Raffigurazione della battaglia di Nagashino

Il canto del cigno della cavalleria avvenne due anni dopo, nella piana ai piedi del castello di Nagashino, in una battaglia che vide confrontarsi il clan Takeda, maestri nell’arte della guerra a cavallo, ed il clan Oda. In questa occasione Nobunaga riuscì a schierare il favoloso numero di 3000 archibugi, una concentrazione di fuoco mai vista prima nel Sol Levante. Memore della sconfitta subita dal suo alleato Ieyasu a Mikatagahara, decise di schierare i suoi archibugieri disponendoli su tre file, in modo da garantire un fuoco costante, proteggendoli con un contingente di lancieri e palizzate di legno. Quando i Takeda lanciarono i loro cavalieri all’attacco, confidando in una facile vittoria, il loro impeto venne spezzato da un uragano di fuoco. Quale eresia!
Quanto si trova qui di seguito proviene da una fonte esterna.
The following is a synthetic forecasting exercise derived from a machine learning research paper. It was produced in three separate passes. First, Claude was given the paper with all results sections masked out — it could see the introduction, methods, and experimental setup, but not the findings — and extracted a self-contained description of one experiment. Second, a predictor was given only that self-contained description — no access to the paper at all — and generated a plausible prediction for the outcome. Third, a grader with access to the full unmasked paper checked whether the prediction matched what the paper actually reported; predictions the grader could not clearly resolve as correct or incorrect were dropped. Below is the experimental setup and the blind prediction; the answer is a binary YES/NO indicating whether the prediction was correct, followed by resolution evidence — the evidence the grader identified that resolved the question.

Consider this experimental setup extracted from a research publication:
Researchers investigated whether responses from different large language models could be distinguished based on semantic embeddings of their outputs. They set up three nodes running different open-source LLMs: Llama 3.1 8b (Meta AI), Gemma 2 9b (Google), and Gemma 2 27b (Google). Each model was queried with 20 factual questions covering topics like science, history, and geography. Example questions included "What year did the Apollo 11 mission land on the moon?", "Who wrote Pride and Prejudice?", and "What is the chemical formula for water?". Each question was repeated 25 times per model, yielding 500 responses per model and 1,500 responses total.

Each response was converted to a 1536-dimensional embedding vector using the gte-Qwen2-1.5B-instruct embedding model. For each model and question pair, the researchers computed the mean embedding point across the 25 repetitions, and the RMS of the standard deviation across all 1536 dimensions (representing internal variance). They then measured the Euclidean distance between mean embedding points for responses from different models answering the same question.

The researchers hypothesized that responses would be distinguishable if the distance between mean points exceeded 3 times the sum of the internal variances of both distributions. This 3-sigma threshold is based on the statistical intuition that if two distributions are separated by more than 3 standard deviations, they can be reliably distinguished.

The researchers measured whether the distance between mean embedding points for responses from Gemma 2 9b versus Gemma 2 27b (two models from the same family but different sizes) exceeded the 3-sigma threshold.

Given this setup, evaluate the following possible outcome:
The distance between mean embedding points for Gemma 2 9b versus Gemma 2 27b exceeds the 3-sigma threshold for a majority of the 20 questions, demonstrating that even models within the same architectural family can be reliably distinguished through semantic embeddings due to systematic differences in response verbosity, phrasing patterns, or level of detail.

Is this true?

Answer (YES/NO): YES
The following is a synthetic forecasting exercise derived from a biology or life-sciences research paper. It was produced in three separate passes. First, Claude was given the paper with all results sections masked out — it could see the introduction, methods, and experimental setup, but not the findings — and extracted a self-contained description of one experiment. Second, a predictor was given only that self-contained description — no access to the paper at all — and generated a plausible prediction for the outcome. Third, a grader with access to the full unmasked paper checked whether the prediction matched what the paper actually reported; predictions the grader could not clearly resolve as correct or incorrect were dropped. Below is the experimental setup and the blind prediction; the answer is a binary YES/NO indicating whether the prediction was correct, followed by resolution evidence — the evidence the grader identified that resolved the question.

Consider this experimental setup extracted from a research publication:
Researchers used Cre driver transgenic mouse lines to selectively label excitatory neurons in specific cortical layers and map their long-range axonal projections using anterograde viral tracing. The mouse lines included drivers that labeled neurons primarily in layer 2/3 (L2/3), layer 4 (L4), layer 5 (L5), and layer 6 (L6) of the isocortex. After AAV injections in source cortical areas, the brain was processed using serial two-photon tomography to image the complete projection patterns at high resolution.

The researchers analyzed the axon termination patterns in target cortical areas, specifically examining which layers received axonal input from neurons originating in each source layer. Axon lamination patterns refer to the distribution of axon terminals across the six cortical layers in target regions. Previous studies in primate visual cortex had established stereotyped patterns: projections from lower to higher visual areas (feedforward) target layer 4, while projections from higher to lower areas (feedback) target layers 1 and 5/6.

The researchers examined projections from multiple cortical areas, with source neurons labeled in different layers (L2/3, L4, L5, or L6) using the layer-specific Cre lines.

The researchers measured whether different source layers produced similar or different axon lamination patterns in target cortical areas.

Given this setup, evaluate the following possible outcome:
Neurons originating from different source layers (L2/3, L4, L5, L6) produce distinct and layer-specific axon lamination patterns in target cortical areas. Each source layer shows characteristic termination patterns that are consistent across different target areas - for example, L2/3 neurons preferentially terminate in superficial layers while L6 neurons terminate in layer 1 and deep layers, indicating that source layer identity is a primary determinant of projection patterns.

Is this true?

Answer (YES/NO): NO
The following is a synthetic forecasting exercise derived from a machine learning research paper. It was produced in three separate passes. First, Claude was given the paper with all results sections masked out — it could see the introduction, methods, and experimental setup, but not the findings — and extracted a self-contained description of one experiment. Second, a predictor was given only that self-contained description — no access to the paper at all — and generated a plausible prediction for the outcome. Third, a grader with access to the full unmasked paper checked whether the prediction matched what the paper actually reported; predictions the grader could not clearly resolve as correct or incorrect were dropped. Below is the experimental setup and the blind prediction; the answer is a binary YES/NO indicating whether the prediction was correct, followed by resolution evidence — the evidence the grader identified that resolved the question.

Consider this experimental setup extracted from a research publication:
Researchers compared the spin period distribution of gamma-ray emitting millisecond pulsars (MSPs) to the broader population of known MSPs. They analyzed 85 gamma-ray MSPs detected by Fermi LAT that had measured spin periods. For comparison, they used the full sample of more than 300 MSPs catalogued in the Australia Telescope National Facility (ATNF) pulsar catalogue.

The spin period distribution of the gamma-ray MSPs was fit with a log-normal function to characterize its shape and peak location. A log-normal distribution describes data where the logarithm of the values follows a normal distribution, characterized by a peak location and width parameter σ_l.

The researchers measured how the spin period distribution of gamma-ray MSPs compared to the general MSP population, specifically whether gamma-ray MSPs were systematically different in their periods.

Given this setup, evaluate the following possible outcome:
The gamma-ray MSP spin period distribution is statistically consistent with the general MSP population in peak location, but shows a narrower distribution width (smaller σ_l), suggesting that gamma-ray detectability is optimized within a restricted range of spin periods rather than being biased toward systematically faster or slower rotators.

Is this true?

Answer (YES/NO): NO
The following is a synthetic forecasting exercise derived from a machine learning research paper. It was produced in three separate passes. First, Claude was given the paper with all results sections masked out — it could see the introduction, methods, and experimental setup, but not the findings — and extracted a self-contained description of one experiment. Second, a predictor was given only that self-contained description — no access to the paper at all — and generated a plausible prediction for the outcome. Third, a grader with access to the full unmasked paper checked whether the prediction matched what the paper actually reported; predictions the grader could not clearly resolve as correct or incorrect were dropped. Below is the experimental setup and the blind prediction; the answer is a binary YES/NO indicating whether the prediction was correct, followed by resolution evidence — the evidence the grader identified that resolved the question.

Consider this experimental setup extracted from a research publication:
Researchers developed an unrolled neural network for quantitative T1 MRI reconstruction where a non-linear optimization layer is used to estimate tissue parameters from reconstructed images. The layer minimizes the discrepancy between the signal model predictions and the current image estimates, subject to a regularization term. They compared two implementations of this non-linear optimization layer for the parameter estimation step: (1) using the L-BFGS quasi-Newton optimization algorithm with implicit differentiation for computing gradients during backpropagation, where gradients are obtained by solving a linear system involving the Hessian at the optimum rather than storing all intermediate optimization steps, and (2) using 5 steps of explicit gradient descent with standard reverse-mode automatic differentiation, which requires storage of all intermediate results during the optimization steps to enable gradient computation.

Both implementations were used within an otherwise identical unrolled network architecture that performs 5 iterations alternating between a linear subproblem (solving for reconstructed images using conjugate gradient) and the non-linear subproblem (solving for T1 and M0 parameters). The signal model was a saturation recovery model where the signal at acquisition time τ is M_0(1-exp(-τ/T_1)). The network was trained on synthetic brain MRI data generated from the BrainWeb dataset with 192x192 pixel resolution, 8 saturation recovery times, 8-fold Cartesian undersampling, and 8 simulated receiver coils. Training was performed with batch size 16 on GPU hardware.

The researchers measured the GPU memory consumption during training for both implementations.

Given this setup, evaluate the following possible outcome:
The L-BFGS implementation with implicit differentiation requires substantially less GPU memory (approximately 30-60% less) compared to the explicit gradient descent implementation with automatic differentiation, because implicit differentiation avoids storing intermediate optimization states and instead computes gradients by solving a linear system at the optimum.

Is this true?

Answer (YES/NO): NO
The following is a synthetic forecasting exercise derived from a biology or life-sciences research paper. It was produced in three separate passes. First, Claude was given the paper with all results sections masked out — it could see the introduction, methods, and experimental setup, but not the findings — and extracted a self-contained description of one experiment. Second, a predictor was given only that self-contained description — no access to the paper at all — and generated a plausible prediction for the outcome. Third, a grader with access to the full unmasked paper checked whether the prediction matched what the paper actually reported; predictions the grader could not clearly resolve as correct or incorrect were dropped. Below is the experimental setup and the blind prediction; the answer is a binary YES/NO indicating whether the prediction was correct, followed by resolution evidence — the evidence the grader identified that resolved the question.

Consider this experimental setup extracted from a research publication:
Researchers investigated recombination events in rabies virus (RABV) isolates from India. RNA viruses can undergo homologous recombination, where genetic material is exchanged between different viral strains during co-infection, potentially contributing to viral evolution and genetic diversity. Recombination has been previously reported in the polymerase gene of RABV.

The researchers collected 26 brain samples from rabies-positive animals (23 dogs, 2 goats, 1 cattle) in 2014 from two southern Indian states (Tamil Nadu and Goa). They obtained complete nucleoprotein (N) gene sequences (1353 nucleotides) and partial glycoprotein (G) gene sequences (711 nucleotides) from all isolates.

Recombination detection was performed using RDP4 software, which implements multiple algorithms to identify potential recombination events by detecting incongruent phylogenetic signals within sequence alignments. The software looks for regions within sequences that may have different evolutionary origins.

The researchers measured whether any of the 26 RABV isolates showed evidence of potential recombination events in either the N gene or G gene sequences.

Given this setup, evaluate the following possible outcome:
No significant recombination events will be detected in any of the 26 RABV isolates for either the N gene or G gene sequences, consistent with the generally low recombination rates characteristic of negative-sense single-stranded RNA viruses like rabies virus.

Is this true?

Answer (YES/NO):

Nobili guerrieri macellati da poveri contadini illetterati, inaudito! Fu in tutto e per tutto una versione nipponica della carica francese a Crecy, 229 anni prima: il fiore della nobiltà francese trafitto da una miriade di frecce, i cronisti dell’epoca riferirono che il sole ne fu oscurato, scoccate da cinquemila arcieri gallesi al soldo del re inglese. Sebbene a Nagashino i combattimenti continuarono ad infuriare per ore, era ormai chiaro a tutti che una forza di ashigaru ben addestrata ed equipaggiata poteva dominare il campo di battaglia. Da questo momento in poi molti cavalieri decisero di iniziare a combattere appiedati, come normali samurai, mentre le unità di cavalleria si trasformarono da punte offensive da lanciare contro il fronte nemico per spezzarlo, a unità più leggere, utili ad aggirare i fianchi del nemico e a rastrellare gli avversari in fuga.

Le armi da fuoco giocarono un ruolo importante anche nell’epica battaglia di Sekigahara, del 21 ottobre 1600. Si trattò di uno scontro immane, che vide impegnati sul campo circa duecentomila uomini, una enormità per il Giappone dell’epoca, appartenenti a pressocché tutti i clan principali e a moltissimi clan minori. Si trattò dell’ultimo grande scontro del Sengoku Jidai e consacrò la vittoria di Tokugawa Ieyasu, il vecchio alleato di Oda Nobunaga, che diede vita allo shogunato Tokugawa che resse il paese fino alla Restaurazione Meiji del 1869.